We borrowed Chris sometimes, Q and I: his courage, his progress. Q's son Ross was quadriplegic after an accident, too, and succumbed after only three weeks to the same pneumonia that eventually took Chris, despite all his courage. We would hear of Chris doing something wonderful -- of his finger finding a small range of actual motion again, of his directing a play from his wheelchair, of his activism on behalf of the disabled -- and we would show each other an article about it in the paper. He rides a bicycle! He stands! He walks a little! For a moment, it was as if Ross were doing those things. He would have been intrepid like that, his dad knows. Oh, yes. He would have made use of everything available, as Chris did. He had been an athlete, too. He would have done his best. He would have done well.

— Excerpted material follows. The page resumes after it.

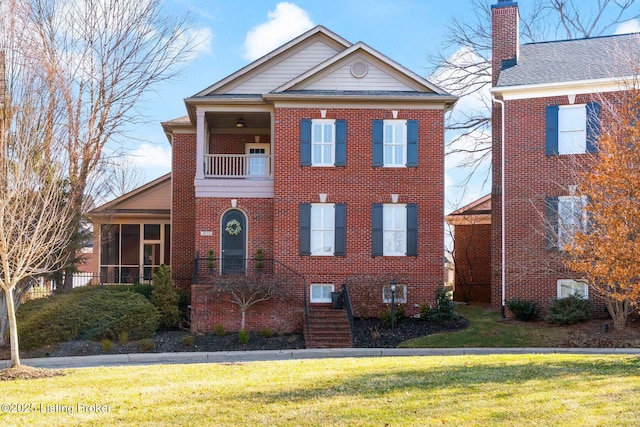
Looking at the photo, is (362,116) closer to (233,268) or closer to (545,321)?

These imaginings are gracious. They allow a vacation of sorts, a few moments in a different world from the hard one in which we actually live. What if things were not as they are? What if he had lived, and had the chance to try? Most of us visit that land once in a while: What if we hadn't divorced? What if I had had children? What if I'd taken that job? What if something else had happened instead? Then this would be true, and this, and this. And it is as if our own nerves were awakened in that other possible world, as if we really felt these things. As if they were real.

We must always return here, of course. Ross never lived to move even a finger. Chris lived longer and used the time very well, but never lived to feel his strong body again.

Still, his hope kept him alive and working for much longer than anyone else ever expected. Life, so changed, was usually worth living -- Chris was honest enough to admit that sometimes he thought it was not, but only sometimes. His legacy of activism on behalf of those with spinal cord injuries survives him and will make the world better. Ross would have done that too, we told each other, Ross was a lawyer.

Thanks be to God that we had them at all. Thanks be to God for the baby who lives only a minute, for the young child whose life ends far too soon, for the young man unable to move. Thanks for everything they did have, however small, even if all they had was our hope and our love, and thanks for every minute they had it. And thanks for the other possible worlds we visit from time to time, seeing them strong and well, seeing things we do not see here, not ever. Are those worlds of possibility and hope Your kingdom? Does our hope contribute to their reality? Sometimes we feel that it does. Let us know.